Potential future improvements
Our solution worked well and was simple to implement. But it wasn’t without down sides. It requires prior knowledge of the data set and has to be manually set. You can also run into an issue where you can split those mappings across too many reducers, greatly adding to the number of files to be processed by the daily, which is its own performance issue.
Another solution we’ve discussed, but not implemented, is to do limited mapper side aggregation. Like our original plan, you can algorithmically determine and store the skew keys using an LRU map cache. While keys live in the map, you aggregate them. When they fall out, or when the mapper reaches the end of its input data, you write out the keys normally.
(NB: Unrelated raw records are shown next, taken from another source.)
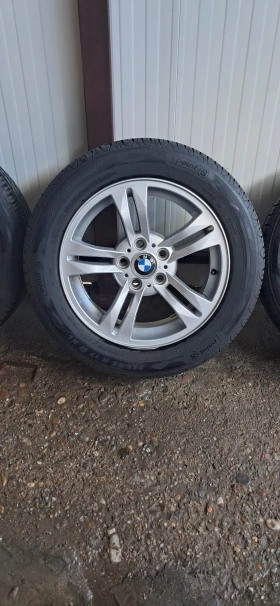 ���� � ������ 235/55R17 �� BMW X3 | Mobile.bg � ����� ������ 4
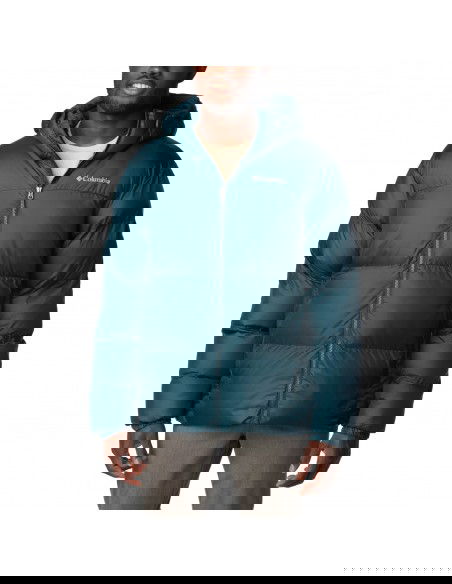 Columbia Puffect Hooded Jacket 2008413414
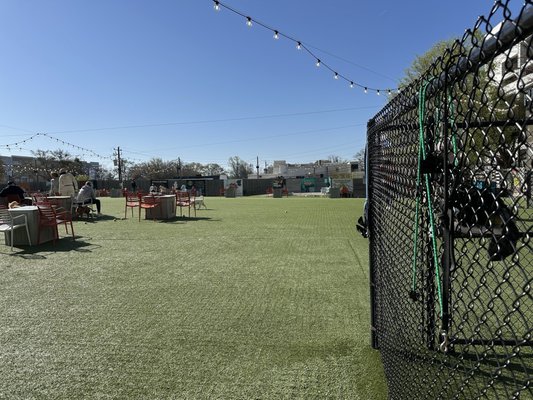 Fetch Park Buckhead by null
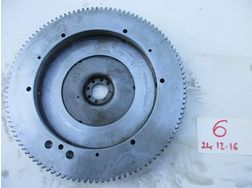 Flywheel for Porsche 356 - Motorteile & Zubehr - Bild 1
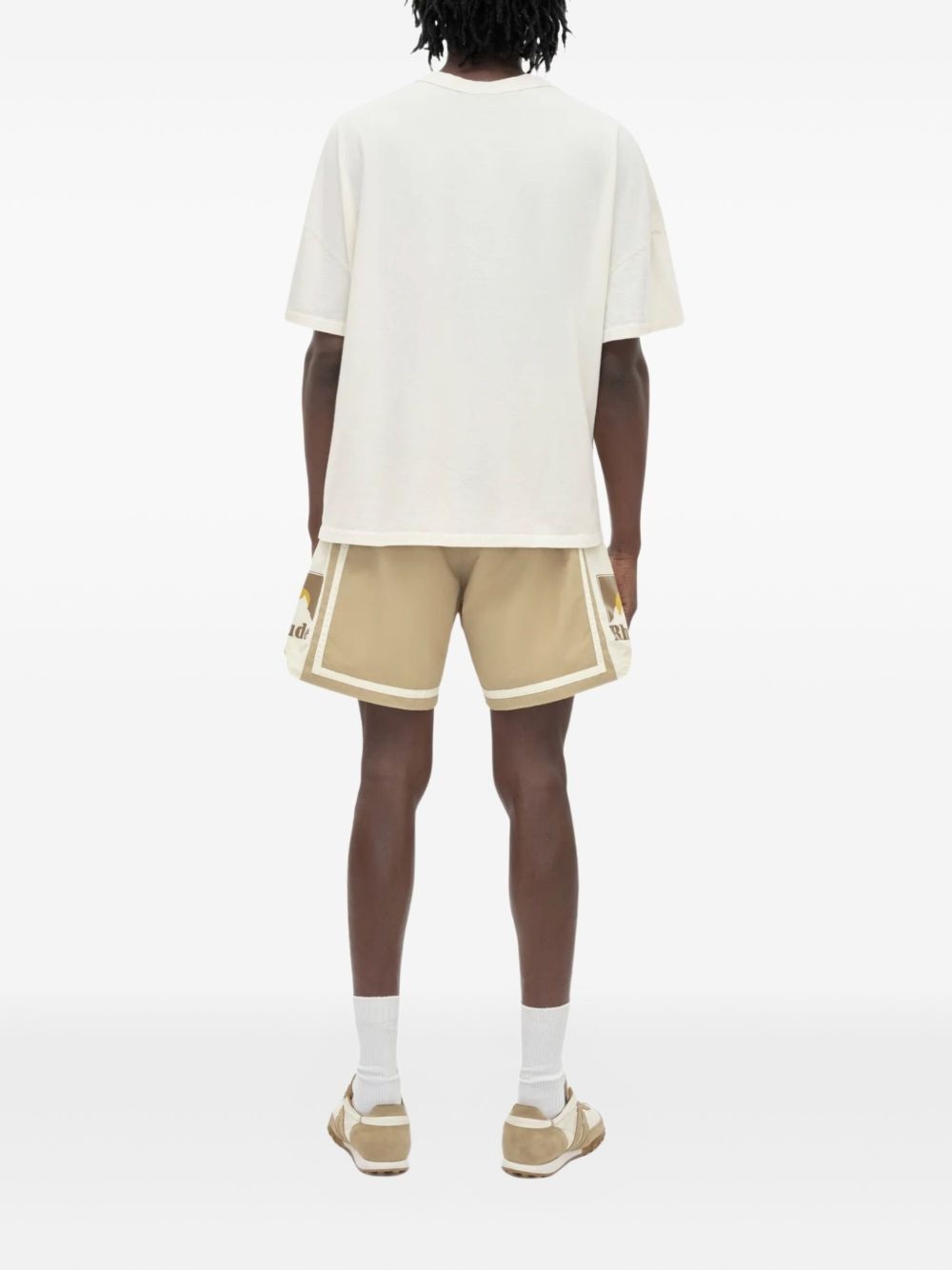 Moonlight shorts - 4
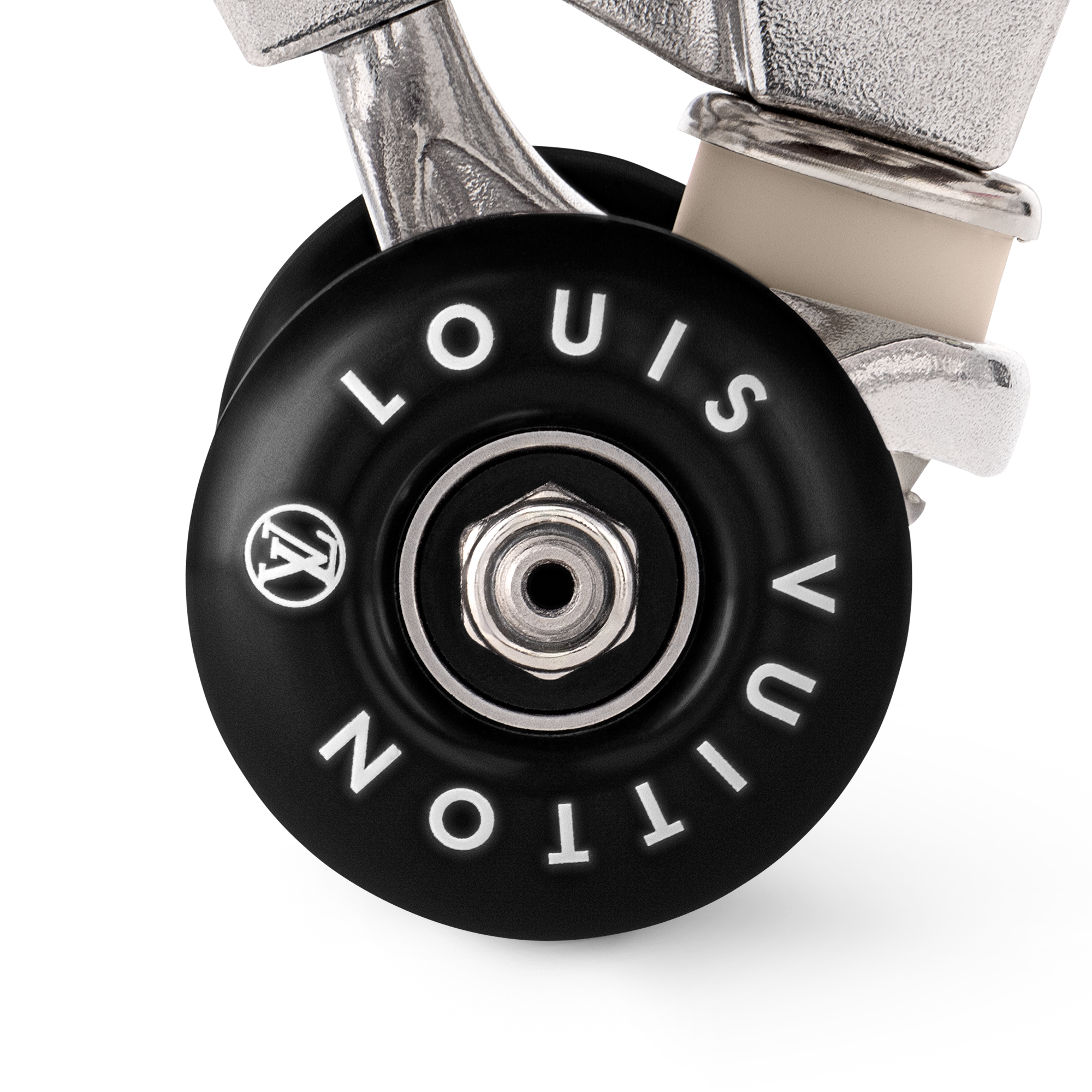 LV x TM Superflat Characters Skateboard  in Trunks, Travel and Home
This gives us back our one key/one reducer guarantee, while also not requiring us to manually determine our partitioning strategy.
It has been interesting to see the evolution of our thinking regarding this skew problem, not just from the point of view of the problem itself, but also in how we’ve understood our data makeup and size throughout the different components of our systems. It shows how our assumptions and previous understandings can lead us down wrong paths. And it underscores the importance of knowing when to take a step back and reevaluate what you thought you knew to be able to solve the problems that need to be solved.